Monday, May 02, 2005

Georgie Bush and the Supremes

I need to find, find someone to call mine.
President Bush has a problem. Supreme Court Chief Justice William Rehnquist is likely to retire this year. Other Justices are aging and likely to die or retire soon. This sounds like an opportunity for our Dear Leader to remake the court. But it will be tough for him to get a justice as conservative as he would prefer.

But all you do is treat me bad,
break my heart and leave me sad.
Congressional Democrats by now are wise to the fact that Bush's agenda isn't one of "limited government" and "originalism." They have realized that his principles come from the radical right. And Senate Democrats have finally rediscovered unity and backbone. Dear Leader is having trouble with lesser federal judgeships, and they would be just a warm-up for the Supreme Court.

It's a game of give and take.
Any radical right-winger will face intense scrutiny, and will therefore face either of two problems. If there's a substantial record (of judicial opinions, laws passed, political writing), the nominee will be opposed on the basis of the record. If there's no record to scrutinize — a "stealth candidate," like Clarence Thomas — the nominee will be opposed on grounds of inexperience.

Why you do me like you do
after I've been true to you?
Besides, a lifetime appointment gives freedom that makes any nominee a risk (look at David Souter). Bush's favorite Supremes — Rehnquist, Scalia, and Thomas — all served in the executive branch: Thomas as head of the Equal Employment Opportunity Commission, Rehnquist and Scalia in the Office of Legal Counsel. So if a reliably extreme right-wing record is impossible, deference to the executive branch could be the next best thing.

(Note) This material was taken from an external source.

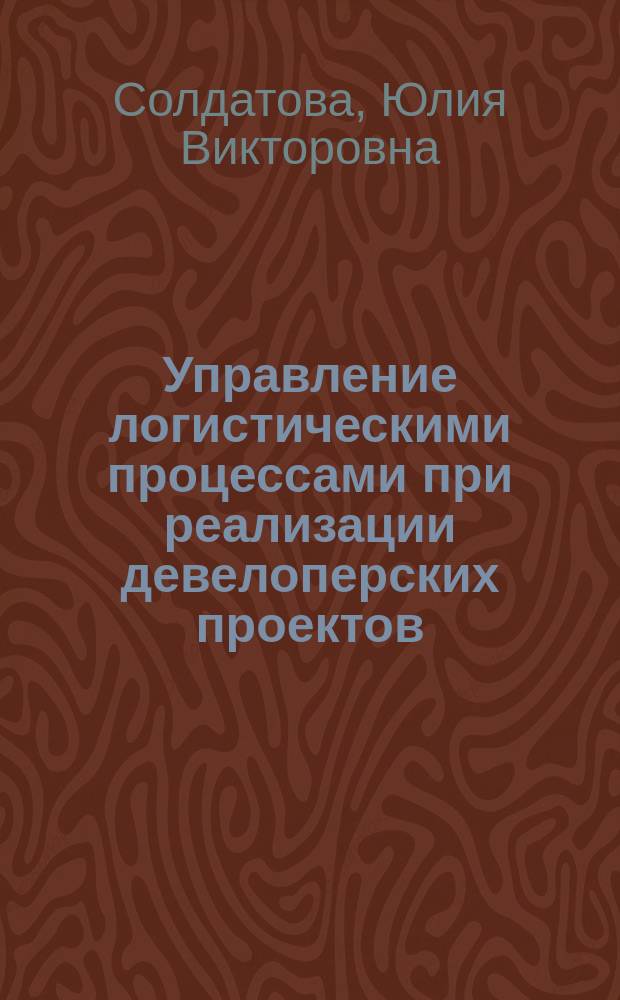 Солдатова, Юлия Викторовна

Управление логистическими процессами при реализации девелоперских проектов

Suddenly, I hear a symphony.
Bush's Chief Justice nominee should be both a thinker and a doer, someone with experience both as a law school professor and a prosecutor. It wouldn't hurt to be close to the Bush family. Bush needs somebody Democrats can't resist. A great candidate would make Dems swoon so hard they give Bush all his other appointments — the currently-stalled federal judges and any future associate justices on the Supreme Court. The ideal nomination would even weaken the Democratic Party and throw it into disarray.

Baby, think it over
think it over, baby.
There's no such person, right? How 'bout Bill Clinton? Clinton is a friend of the Bush family. He was a law school professor and later Arkansas Attorney General. And I think he's had a little experience in the executive branch. Putting Bill Clinton on the Court would complicate Democratic politics while removing the Dems' most effective campaigner since RFK. How much would Senate Democrats give up in exchange for his nomination?